*EXERCISE*: Please restate the data that follows, leaving every word in place.

*RECORDED INFORMATION*:
++++++

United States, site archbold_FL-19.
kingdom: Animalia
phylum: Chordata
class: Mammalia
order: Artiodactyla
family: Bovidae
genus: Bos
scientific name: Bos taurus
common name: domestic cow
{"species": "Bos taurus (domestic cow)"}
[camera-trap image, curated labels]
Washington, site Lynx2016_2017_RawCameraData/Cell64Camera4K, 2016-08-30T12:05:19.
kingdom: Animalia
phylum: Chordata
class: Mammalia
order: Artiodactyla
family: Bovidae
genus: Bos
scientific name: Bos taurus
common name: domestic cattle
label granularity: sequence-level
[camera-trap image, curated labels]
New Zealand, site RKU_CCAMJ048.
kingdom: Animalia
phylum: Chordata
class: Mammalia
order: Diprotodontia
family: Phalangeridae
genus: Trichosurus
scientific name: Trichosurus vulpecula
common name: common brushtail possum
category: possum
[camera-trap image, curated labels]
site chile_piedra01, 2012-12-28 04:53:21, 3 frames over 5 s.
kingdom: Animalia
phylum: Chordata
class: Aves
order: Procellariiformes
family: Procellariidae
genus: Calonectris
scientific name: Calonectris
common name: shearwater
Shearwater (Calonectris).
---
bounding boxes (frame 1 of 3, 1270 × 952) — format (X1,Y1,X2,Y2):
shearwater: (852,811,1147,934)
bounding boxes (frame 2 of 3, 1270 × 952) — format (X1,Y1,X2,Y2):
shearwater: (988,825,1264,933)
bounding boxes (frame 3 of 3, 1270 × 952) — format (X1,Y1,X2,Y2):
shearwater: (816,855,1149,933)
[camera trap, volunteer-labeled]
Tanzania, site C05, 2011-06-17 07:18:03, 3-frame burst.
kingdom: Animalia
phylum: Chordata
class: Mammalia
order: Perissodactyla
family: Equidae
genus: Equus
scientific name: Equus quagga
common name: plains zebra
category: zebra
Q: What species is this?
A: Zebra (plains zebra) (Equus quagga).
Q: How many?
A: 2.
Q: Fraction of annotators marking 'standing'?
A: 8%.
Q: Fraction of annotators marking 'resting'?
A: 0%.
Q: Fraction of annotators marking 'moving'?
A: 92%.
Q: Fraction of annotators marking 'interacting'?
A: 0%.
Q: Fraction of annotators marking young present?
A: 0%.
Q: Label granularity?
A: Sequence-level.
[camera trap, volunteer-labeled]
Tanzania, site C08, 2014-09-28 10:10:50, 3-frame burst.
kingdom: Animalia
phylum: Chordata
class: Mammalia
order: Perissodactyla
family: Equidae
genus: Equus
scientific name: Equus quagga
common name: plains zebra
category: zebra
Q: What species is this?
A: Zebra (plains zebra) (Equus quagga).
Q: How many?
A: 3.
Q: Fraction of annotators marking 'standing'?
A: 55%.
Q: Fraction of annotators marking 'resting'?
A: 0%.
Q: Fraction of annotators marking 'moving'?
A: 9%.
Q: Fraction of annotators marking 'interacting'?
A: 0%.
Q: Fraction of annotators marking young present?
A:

++++++

*EXERCISE RESPONSE*:
United States, site archbold_FL-19.
kingdom: Animalia
phylum: Chordata
class: Mammalia
order: Artiodactyla
family: Bovidae
genus: Bos
scientific name: Bos taurus
common name: domestic cow
{"species": "Bos taurus (domestic cow)"}
[camera-trap image, curated labels]
Washington, site Lynx2016_2017_RawCameraData/Cell64Camera4K, 2016-08-30T12:05:19.
kingdom: Animalia
phylum: Chordata
class: Mammalia
order: Artiodactyla
family: Bovidae
genus: Bos
scientific name: Bos taurus
common name: domestic cattle
label granularity: sequence-level
[camera-trap image, curated labels]
New Zealand, site RKU_CCAMJ048.
kingdom: Animalia
phylum: Chordata
class: Mammalia
order: Diprotodontia
family: Phalangeridae
genus: Trichosurus
scientific name: Trichosurus vulpecula
common name: common brushtail possum
category: possum
[camera-trap image, curated labels]
site chile_piedra01, 2012-12-28 04:53:21, 3 frames over 5 s.
kingdom: Animalia
phylum: Chordata
class: Aves
order: Procellariiformes
family: Procellariidae
genus: Calonectris
scientific name: Calonectris
common name: shearwater
Shearwater (Calonectris).
---
bounding boxes (frame 1 of 3, 1270 × 952) — format (X1,Y1,X2,Y2):
shearwater: (852,811,1147,934)
bounding boxes (frame 2 of 3, 1270 × 952) — format (X1,Y1,X2,Y2):
shearwater: (988,825,1264,933)
bounding boxes (frame 3 of 3, 1270 × 952) — format (X1,Y1,X2,Y2):
shearwater: (816,855,1149,933)
[camera trap, volunteer-labeled]
Tanzania, site C05, 2011-06-17 07:18:03, 3-frame burst.
kingdom: Animalia
phylum: Chordata
class: Mammalia
order: Perissodactyla
family: Equidae
genus: Equus
scientific name: Equus quagga
common name: plains zebra
category: zebra
Q: What species is this?
A: Zebra (plains zebra) (Equus quagga).
Q: How many?
A: 2.
Q: Fraction of annotators marking 'standing'?
A: 8%.
Q: Fraction of annotators marking 'resting'?
A: 0%.
Q: Fraction of annotators marking 'moving'?
A: 92%.
Q: Fraction of annotators marking 'interacting'?
A: 0%.
Q: Fraction of annotators marking young present?
A: 0%.
Q: Label granularity?
A: Sequence-level.
[camera trap, volunteer-labeled]
Tanzania, site C08, 2014-09-28 10:10:50, 3-frame burst.
kingdom: Animalia
phylum: Chordata
class: Mammalia
order: Perissodactyla
family: Equidae
genus: Equus
scientific name: Equus quagga
common name: plains zebra
category: zebra
Q: What species is this?
A: Zebra (plains zebra) (Equus quagga).
Q: How many?
A: 3.
Q: Fraction of annotators marking 'standing'?
A: 55%.
Q: Fraction of annotators marking 'resting'?
A: 0%.
Q: Fraction of annotators marking 'moving'?
A: 9%.
Q: Fraction of annotators marking 'interacting'?
A: 0%.
Q: Fraction of annotators marking young present?
A:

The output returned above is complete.